Der FC Basel und die «bz basel» tragen einen Konflikt rund um die Berichterstattung um den Super League-Klub öffentlich aus.

Der FCB ist mit einigen Darstellungen der Zeitung und insbesondere einer Journalistin nicht zufrieden, woraufhin dieser fortan 1:1-Interviews mit den Exponenten des Vereins verwehrt wurden. Die Zeitung schreibt von einem Boykott und hält den Vorgang für ungeheuerlich und skandalös. Der FCB weist in einer Stellungnahme seinerseits darauf hin, dass der Journalistin der Zugang zu Spielen, Gespräche mit Spielern oder Verantwortlichen nach den Partien, Medienkonferenzen und der Kontakt zur FCB-Kommunikationsabteilung für diverse Alltagsauskünfte stets offen standen. Deshalb könne von keinem Boykott die Rede sein.

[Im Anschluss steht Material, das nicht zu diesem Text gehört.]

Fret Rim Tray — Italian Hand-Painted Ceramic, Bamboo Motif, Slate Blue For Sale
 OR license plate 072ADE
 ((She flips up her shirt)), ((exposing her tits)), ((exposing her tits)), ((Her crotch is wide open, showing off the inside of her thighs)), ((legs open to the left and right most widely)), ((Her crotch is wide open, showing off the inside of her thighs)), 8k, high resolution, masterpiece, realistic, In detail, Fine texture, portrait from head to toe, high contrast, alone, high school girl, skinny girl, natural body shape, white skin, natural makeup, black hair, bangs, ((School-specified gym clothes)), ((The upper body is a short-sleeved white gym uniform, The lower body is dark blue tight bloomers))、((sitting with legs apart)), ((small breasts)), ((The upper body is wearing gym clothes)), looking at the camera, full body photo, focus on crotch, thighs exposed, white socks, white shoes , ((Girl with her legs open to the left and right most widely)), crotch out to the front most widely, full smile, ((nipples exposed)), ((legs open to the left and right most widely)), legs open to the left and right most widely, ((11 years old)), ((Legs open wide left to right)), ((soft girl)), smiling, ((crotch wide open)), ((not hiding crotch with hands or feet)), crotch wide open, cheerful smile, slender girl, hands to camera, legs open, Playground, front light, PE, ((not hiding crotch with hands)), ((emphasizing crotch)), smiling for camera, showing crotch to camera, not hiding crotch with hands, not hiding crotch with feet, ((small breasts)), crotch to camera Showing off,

Der Klub gibt an, dass der Grund für die Massnahme, also die Verweigerung für 1:1-Interviews, «journalistische Verfehlungen und regelmässig unsachliche/unfaire Berichterstattung» seitens der Journalistin seien.

Auch eine BZ/FCB-Aussprache, an der auch die Chefredaktion von CH Media teilnahm, habe die Situation nicht nachhaltig verbessert. Die Zeitung habe dem Verein am Mittwochabend dann ein Ultimatum bis am Donnerstagmorgen zur Aufhebung der Massnahme gestellt. Ansonsten würde die Angelegenheit öffentlich thematisiert.

Dies ist letztlich geschehen. Der FC Basel erklärt wenige Stunden später, dass er kein «öffentliches Ping-Pong» in dieser Angelegenheit wolle. Deshalb sei die Massnahme der eingeschränkten Dienstleistung nun doch wieder aufgehoben worden.